Dans leur ouvrage « La France, tu l’aimes mais tu la quittes » (Seuil), les chercheurs Olivier Esteves, Alice Picard et Julien Talpin dressent le portrait des jeunes Français de confession musulmane qui font le choix de partir à l’étranger. Cette étude, fruit d’une vaste enquête reposant sur un échantillon quantitatif de plus de 1 000 personnes ainsi que sur 140 entretiens approfondis, met en lumière un phénomène complexe et peu documenté jusqu’à présent.
Les résultats révèlent que ces jeunes Français, pour la plupart hautement diplômés (53 % possédant au moins un bac +5), sont motivés par divers facteurs pour quitter la France. Parmi eux, la discrimination et la stigmatisation liées à leur religion occupent une place centrale. Nombre d’entre eux rapportent des expériences de portes fermées dans leur quête d’emploi ou de logement, ou encore des difficultés à accéder à des postes à haute responsabilité.
Malgré l’ampleur du phénomène, les chercheurs soulignent l’absence de données précises, préférant parler de « milliers de Françaises et de Français » qui choisissent de partir, conscients des limites de la collecte de données sur l’expatriation des personnes musulmanes en France. Cette absence de statistiques précises s’explique en partie par l’inexistence de telles données et par la difficulté à les obtenir, le solde migratoire étant la seule information disponible grâce à l’Insee.
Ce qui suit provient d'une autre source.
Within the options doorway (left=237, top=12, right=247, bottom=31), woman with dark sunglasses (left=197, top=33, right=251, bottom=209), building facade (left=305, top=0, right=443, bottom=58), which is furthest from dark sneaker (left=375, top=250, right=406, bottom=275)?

L’enquête met en lumière le fait que le départ à l’étranger offre souvent à ces jeunes des opportunités professionnelles et sociales qu’ils n’auraient pas eues en France. Nombreux sont ceux qui témoignent d’une meilleure reconnaissance de leurs compétences et d’un traitement plus égalitaire dans leur nouveau pays de résidence. Certains évoquent même le sentiment de retrouver un « droit à l’indifférence », leur permettant de se sentir simplement Français sans être réduits à leur origine ou à leur religion.
Problèmes d’identité…
Cependant, le livre souligne également les défis auxquels ces expatriés sont confrontés, notamment dans le monde du travail. Des témoignages rapportent des situations où l’évolution professionnelle est entravée par des préjugés ou des remarques discriminatoires. Certains vont même jusqu’à changer de prénom pour éviter les discriminations, mettant en lumière les difficultés persistantes liées à l’identité et à l’origine.
L’atmosphère de rejet, exacerbée par les attentats de 2015 et d’autres événements ultérieurs, contribue à renforcer le sentiment d’exclusion et de marginalisation chez ces jeunes. Pour beaucoup d’entre eux, le départ à l’étranger est vécu comme un choix irrévocable, certains affirmant qu’ils ne retourneront jamais en France, même en cas de conflit ou de crise.
En résumé, l’enquête met en lumière un phénomène complexe où les jeunes Français musulmans sont confrontés à des défis spécifiques liés à leur religion et à leur identité. Leur départ à l’étranger représente souvent un moyen d’échapper à la discrimination et de saisir de nouvelles opportunités, mais il soulève également des questions sur l’intégration et l’inclusion en France.